— Begin Given text —

- Spot-then-Recognize (STR) Challenge | Codabench site
- Visual Question Answering (VQA) | Codabench site
Important Dates
- Test Set Release: 19th May 2025
- Challenge Platform Submission Open: 23rd May 2025
- Challenge Submission Deadline (for Codabench only): 27th June 2025 (Tentative)
- Paper Invitation (after confirmation of results): 3rd July 2025
- Paper Submission deadline: 30th July 2025
- Notification of Accepted Papers: 7th August 2025
- Camera-Ready Deadline: 26th August 2025
Unseen dataset for both tasks
This year, we will be using the unseen cross-cultural test sets to evaluate algorithms' performances in a fairer manner.
Unseen Dataset for STR
- The unseen testing set (
MEGC2025-testSet
) (same version as MEGC2023 Unseen dataset) contains 30 long video, including 10 long videos from SAMM (SAMM Challenge dataset) and 20 clips cropped from different videos in CAS(ME)3 (unreleased before). The frame rate for SAMM Challenge dataset is 200fps and the frame rate for CAS(ME)3 is 30 fps. The participants should test on this unseen dataset. - To obtain the
MEGC2025-testSet
, download and fill in the license agreement form of SAMM Challenge dataset and the license agreement form of CAS(ME)3_clip, upload the file through this link: https://www.wjx.top/vm/wxCeVHP.aspx# .- For the request from a bank or company, the participants are required to ask their director or CEO to sign the form.
- Reference:
- Li, J., Dong, Z., Lu, S., Wang, S.J., Yan, W.J., Ma, Y., Liu, Y., Huang, C. and Fu, X. (2023). CAS(ME)3: A Third Generation Facial Spontaneous Micro-Expression Database with Depth Information and High Ecological Validity. IEEE Transactions on Pattern Analysis and Machine Intelligence, vol. 45, no. 3, pp. 2782-2800, 1 March 2023, doi: 10.1109/TPAMI.2022.3174895.

— End Given text —

● List of tasks:
1 - Using the MEGC2025 challenge page, decide whether each statement agrees with it. Answer yes or no for each, and quote the words from the page that settle it.
(a) The SAMM Challenge dataset has a frame rate of 200 fps.
(b) The paper submission deadline falls before the paper invitation date.
(c) The unseen test set includes 20 long videos from SAMM.
2 - Carry on the MEGC2025 challenge page, picking up right after its last line, the CAS(ME)3 reference.

— Begin Data lines —

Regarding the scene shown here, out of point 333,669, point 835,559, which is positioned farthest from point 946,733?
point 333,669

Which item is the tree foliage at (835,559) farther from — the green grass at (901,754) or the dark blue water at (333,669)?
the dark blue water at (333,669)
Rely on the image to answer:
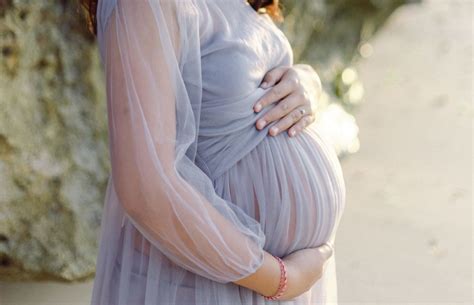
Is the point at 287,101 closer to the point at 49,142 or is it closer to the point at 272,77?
the point at 272,77

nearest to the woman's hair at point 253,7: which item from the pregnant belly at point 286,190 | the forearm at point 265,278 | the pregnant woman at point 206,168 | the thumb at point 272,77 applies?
the pregnant woman at point 206,168

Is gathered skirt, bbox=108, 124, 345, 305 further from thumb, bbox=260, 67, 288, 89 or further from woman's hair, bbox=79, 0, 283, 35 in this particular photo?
woman's hair, bbox=79, 0, 283, 35

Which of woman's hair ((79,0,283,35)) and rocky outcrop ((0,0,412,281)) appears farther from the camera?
rocky outcrop ((0,0,412,281))

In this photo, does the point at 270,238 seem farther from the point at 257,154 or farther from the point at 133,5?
the point at 133,5

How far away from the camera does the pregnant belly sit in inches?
71.4

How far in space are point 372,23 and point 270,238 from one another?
4.11 metres

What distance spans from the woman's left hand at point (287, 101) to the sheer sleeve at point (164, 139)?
0.72ft

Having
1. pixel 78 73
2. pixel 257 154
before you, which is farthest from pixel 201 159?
pixel 78 73

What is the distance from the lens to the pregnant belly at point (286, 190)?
5.95 feet

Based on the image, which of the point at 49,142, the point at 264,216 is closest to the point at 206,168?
the point at 264,216

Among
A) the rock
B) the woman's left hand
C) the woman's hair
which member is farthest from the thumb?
the rock

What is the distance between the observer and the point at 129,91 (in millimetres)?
1600

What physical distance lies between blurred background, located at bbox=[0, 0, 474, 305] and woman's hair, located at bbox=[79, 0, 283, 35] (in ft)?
1.18

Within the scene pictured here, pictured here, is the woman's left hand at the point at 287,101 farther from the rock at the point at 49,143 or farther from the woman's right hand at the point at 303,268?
the rock at the point at 49,143
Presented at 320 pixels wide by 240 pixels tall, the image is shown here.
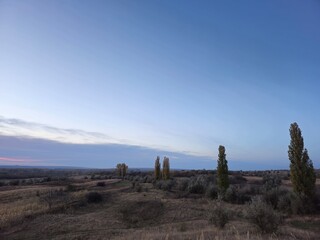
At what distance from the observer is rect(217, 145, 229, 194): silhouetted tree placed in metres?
41.5

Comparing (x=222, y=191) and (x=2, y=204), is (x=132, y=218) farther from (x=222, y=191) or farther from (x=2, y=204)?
(x=2, y=204)

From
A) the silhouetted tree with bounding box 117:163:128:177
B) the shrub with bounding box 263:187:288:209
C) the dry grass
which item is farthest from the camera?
the silhouetted tree with bounding box 117:163:128:177

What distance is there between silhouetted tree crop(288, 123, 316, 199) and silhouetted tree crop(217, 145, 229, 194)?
10.2 meters

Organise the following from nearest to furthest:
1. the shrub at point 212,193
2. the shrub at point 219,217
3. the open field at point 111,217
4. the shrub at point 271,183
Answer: the shrub at point 219,217 < the open field at point 111,217 < the shrub at point 212,193 < the shrub at point 271,183

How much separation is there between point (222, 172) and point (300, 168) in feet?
37.6

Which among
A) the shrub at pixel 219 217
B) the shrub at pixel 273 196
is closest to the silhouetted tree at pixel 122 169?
the shrub at pixel 273 196

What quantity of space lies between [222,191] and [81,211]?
1701cm

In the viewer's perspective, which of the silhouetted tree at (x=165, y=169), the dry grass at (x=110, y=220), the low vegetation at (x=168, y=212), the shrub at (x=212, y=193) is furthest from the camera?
the silhouetted tree at (x=165, y=169)

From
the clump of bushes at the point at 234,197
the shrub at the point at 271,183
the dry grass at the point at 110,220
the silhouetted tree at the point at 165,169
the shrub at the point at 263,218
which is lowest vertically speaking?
the dry grass at the point at 110,220

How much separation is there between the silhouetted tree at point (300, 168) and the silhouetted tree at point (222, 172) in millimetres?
10238

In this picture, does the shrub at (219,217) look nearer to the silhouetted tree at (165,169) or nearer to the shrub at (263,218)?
the shrub at (263,218)

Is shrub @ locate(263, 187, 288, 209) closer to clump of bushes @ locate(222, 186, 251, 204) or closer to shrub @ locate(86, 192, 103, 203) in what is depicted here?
clump of bushes @ locate(222, 186, 251, 204)

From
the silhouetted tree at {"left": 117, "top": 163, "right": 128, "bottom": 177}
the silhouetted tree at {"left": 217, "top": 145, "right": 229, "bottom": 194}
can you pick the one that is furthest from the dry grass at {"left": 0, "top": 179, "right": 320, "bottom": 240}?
the silhouetted tree at {"left": 117, "top": 163, "right": 128, "bottom": 177}

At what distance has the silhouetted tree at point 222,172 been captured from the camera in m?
41.5
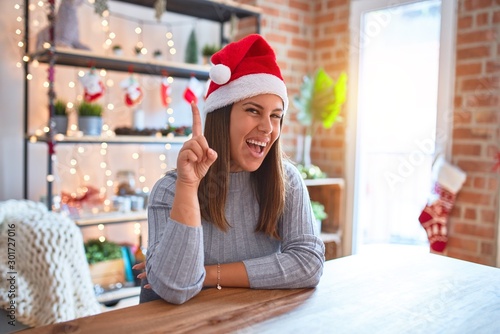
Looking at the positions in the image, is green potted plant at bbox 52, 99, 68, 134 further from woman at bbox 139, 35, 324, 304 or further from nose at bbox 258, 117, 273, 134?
nose at bbox 258, 117, 273, 134

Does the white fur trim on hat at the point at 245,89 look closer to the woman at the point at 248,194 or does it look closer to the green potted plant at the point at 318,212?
the woman at the point at 248,194

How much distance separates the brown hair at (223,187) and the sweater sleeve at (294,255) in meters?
0.04

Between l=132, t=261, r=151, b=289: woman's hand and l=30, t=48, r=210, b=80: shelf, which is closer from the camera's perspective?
l=132, t=261, r=151, b=289: woman's hand

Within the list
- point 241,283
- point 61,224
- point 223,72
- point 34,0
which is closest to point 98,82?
point 34,0

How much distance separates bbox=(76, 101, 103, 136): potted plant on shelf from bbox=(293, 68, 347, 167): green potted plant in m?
1.26

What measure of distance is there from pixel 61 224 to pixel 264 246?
991 millimetres

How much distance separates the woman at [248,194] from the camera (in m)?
1.13

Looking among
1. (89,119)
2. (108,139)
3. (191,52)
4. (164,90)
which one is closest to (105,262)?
(108,139)

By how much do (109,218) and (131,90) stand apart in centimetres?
72

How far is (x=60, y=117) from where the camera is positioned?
2.35 metres

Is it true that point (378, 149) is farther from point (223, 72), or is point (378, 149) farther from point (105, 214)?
point (223, 72)

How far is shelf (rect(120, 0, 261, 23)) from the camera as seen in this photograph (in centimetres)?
280

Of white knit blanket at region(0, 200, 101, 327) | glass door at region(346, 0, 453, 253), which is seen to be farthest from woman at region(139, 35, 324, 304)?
glass door at region(346, 0, 453, 253)

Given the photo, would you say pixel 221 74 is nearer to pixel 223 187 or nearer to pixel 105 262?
pixel 223 187
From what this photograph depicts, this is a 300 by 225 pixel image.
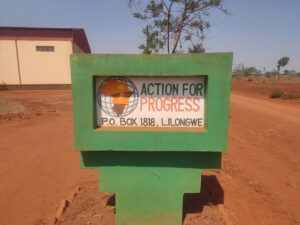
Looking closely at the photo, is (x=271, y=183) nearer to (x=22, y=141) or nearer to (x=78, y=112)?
(x=78, y=112)

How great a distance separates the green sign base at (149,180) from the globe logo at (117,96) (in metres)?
0.38

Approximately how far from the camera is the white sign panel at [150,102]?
2611 millimetres

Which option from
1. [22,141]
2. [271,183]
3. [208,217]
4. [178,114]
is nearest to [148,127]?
[178,114]

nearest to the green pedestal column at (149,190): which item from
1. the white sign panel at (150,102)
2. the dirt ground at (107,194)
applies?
the dirt ground at (107,194)

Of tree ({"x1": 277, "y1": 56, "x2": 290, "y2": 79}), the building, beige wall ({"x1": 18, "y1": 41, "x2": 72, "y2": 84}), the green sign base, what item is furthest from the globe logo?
tree ({"x1": 277, "y1": 56, "x2": 290, "y2": 79})

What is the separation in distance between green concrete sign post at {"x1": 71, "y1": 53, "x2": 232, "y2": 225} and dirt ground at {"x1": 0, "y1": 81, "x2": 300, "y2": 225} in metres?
0.47

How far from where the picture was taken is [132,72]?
2502mm

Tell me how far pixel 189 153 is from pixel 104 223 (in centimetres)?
111

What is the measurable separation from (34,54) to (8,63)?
218cm

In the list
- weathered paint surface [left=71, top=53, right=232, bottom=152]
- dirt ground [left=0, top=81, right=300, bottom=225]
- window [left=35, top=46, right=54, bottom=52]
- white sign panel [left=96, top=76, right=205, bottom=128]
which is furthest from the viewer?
window [left=35, top=46, right=54, bottom=52]

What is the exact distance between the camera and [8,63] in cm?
2525

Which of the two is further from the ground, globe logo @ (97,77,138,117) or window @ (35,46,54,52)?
window @ (35,46,54,52)

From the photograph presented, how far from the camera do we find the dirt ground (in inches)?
129

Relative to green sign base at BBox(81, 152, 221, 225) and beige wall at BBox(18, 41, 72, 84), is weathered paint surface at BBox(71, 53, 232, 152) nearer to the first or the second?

— End Data lines —

● Answers to the exercise:
1 -
(a) Yes: "The frame rate for SAMM Challenge dataset is 200fps"
(b) No: "Paper Invitation (after confirmation of results): 3rd July 2025" and "Paper Submission deadline: 30th July 2025"
(c) No: "including 10 long videos from SAMM (SAMM Challenge dataset) and 20 clips cropped from different videos in CAS(ME)3"

2 -
- Davison, A. K., Lansley, C., Costen, N., Tan, K., & Yap, M. H. (2016). SAMM: A spontaneous micro-facial movement dataset. IEEE Transactions on Affective Computing, 9(1), 116-129.
Unseen Dataset for VQA
- The unseen testing set for VQA contains 24 ME clips, including 7 clips from SAMM (SAMM Challenge dataset) and 17 clips from different videos in CAS(ME)3 (unreleased before). The frame rate for SAMM Challenge dataset is 200fps and the frame rate for CAS(ME)3 is 30 fps. The participants should test on this unseen dataset.
- To obtain the
MEGC2025-testSet-ME-VQA
, download and fill in the license agreement form of SAMM Challenge dataset and the license agreement form of CAS(ME)3_clip, upload the file through this link: https://www.wjx.top/vm/wxCeVHP.aspx# .- For the request from a bank or company, the participants are required to ask their director or CEO to sign the form.
- Reference:
- Li, J., Dong, Z., Lu, S., Wang, S.J., Yan, W.J., Ma, Y., Liu, Y., Huang, C. and Fu, X. (2023). CAS(ME)3: A Third Generation Facial Spontaneous Micro-Expression Database with Depth Information and High Ecological Validity. IEEE Transactions on Pattern Analysis and Machine Intelligence, vol. 45, no. 3, pp. 2782-2800, 1 March 2023, doi: 10.1109/TPAMI.2022.3174895.
- Davison, A. K., Lansley, C., Costen, N., Tan, K., & Yap, M. H. (2016). SAMM: A spontaneous micro-facial movement dataset. IEEE Transactions on Affective Computing, 9(1), 116-129.
Spot-then-Recognize (STR) Task
Since the rapid advancement of ME research started about a decade ago, most works have been mainly focused on two separate tasks: spotting and recognition. The task of only recognizing the ME class can be unrealistic in real-world settings since it assumes that the ME sequence has already been identified - an ill-posed problem in the case of a continuous-running video. On the other hand, the spotting task is unrealistic in its applicability since it cannot interpret the actual emotional state of the person observed.
A more realistic setting, also known as "spot-then-recognize", performs spotting followed by recognition in a sequential manner. Only samples that have been correctly spotted in the spotting step (i.e. true positives) will be passed on to the recognition step to be classified for its emotion class. The task will use the unseen dataset, and evaluated using selected metrics.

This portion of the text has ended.